Kelompok pemilih yang ada dalam masyarakat dapat mempengaruhi implementasi kebijakan melalui berbagai cara, seperti; (1) kelompok pemilih dapat melakukan intervensi terhadap keputusan yang dibuat badan-badan pelaksana melalui berbagai komentar dengan maksud untuk mengubmah kebijakan; (2) kelompok pemilih dapat memiliki kemampuan untuk mempengaruhi badan-badan pelaksana secara tidak langsung melalui kritik yang dipublikasikan terhadap kinerja badan-badan pelaksana, dan membuat pernyataan yang ditujukan kepada badan legislatif.

d) Tingkat komitmen dan keterampilan dari aparat dan implementor.

Komitmen aparat pelaksana untuk merealisasikan tujuan yang telah tertuang dalam kebijakan adalah variabel yang paling krusial.Aparat badan pelaksana harus memiliki keterampilan dalam membuat prioritas tujuan dan selanjutnya merealisasikan prioritas tujuan tersebut.

5. Model Implementasi G Shabbir Cheema dan Dennis A. Rondinelli

Terdapat empat kelompok variabel yang dapat mempengaruhi kinerja dan dampak suatu program, yakni: (1) kondisi lingkungan; (2) hubungan antar organisasi; (3) sumber daya organisasi untuk implementasi program; (4) karakteristik dan kemampuan agen pelaksana.

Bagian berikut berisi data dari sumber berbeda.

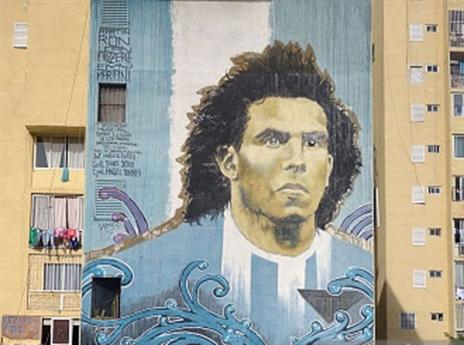 תמיד היה פרח השכונות (getty)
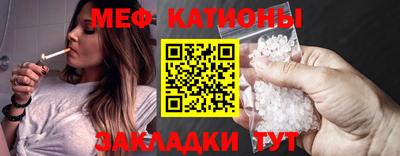 хмурый Новоалександровск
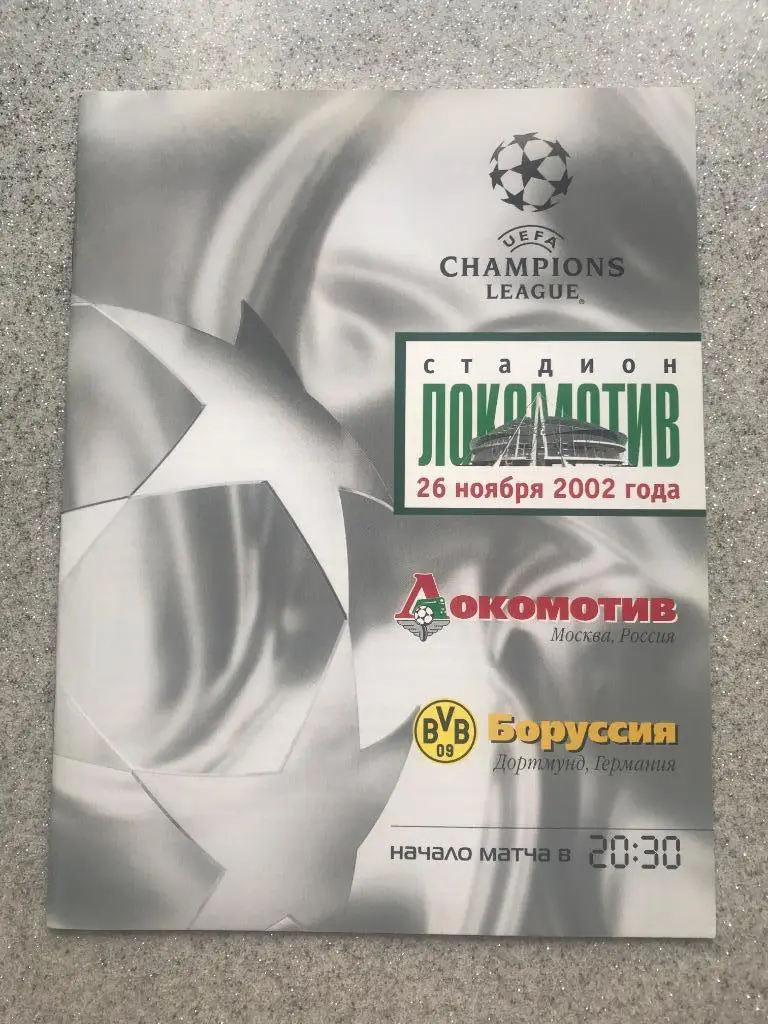 Локомотив Москва - Боруссия Дортмунд 26.11.2002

6. Model Implementasi David L. Weimer dan Aidan R. Vining

Dalam pandangan Weimer dan Vining (1999:396), ada tiga kelompok variabel besar yang dapat mempengaruhi keberhasilan implementasi suatu program, yakni:

1. Logika kebijakan.

Ini dimaksudkan agar suatu kebijakan yang ditetapkan masuk akal (reasonable) dan mendapat dukungan teoretis.Kita dapat berpikir bahwa logika dari suatu kebijakan seperti halnya hubungan logis dari suatu hipotesis. 2. Lingkungan tempat kebijakan dioperasikan.

Akan mempengaruhi keberhasilan implementasi suatu lingkungan ini mencakup lingkungan sosial, politik, ekonomi, hankam, dan fisik atau geografis.Suatu kebijakan dapat berhasil diimplementasikan di suatu daerah tertentu, tetapi ternyata gagal diimplementasikan di daerah lain, karena kondisi lingkungan yang berbeda.

3. Kemampuan implementator kebijakan.

Keberhasilan suatu kebijakan dapat dipengaruhi oleh tingkat kompetensi dan ketrampilan dari para implementor kebijakan.